The name of the fund comes from one of the earliest Reconstruction promises to the newly freed slaves of 1865, to provide freshly emancipated families with “40 acres and a mule” on land along the South Carolina, Georgia and Florida coasts following the Union winning the Civil War. The radical proposal was issued on January 16, 1865, and the initiative was inspired after Union General William T. Sherman and Secretary of War Edwin M. Stanton met with 20 Black ministers four days earlier. Had the policy been fully implemented and enforced, former slaves would have had a chance to be self-sufficient economically, to build, accrue and pass on wealth.
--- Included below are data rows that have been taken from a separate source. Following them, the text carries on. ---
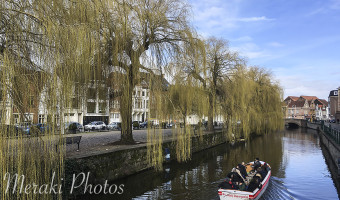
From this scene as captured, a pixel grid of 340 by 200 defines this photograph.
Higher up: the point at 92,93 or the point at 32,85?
the point at 92,93

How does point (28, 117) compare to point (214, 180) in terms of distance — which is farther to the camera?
point (214, 180)

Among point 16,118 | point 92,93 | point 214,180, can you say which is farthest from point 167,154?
point 16,118

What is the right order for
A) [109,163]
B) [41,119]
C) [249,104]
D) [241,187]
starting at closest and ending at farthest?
[41,119], [241,187], [109,163], [249,104]

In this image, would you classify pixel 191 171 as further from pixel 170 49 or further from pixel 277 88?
pixel 277 88

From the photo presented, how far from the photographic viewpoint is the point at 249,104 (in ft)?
82.4

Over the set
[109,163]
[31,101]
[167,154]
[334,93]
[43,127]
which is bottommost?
[167,154]

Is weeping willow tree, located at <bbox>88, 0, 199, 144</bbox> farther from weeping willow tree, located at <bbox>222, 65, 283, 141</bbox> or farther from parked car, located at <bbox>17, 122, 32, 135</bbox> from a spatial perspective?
weeping willow tree, located at <bbox>222, 65, 283, 141</bbox>

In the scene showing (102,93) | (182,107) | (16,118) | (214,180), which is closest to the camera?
(16,118)

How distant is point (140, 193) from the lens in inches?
399

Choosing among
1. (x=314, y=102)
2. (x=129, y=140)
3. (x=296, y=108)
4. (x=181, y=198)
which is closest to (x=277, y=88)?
(x=129, y=140)

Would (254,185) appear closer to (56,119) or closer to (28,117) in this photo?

However, the promise was not realized for the majority of the nation’s former slaves, and President Andrew Johnson, a sympathizer for the South, overturned the policy in the fall of 1865.
According to the New Jersey Institute for Social Justice, the median net worth of New Jersey’s white families is $309,000, while the median for New Jersey’s Latinx and Black families is just $7,020 and $5,900, respectively—one of the worst racial wealth gaps in the nation. The objective of the NJ FAM fund is to close these gaps by providing Black and Latinx business owners with a more level playing field with their competitors.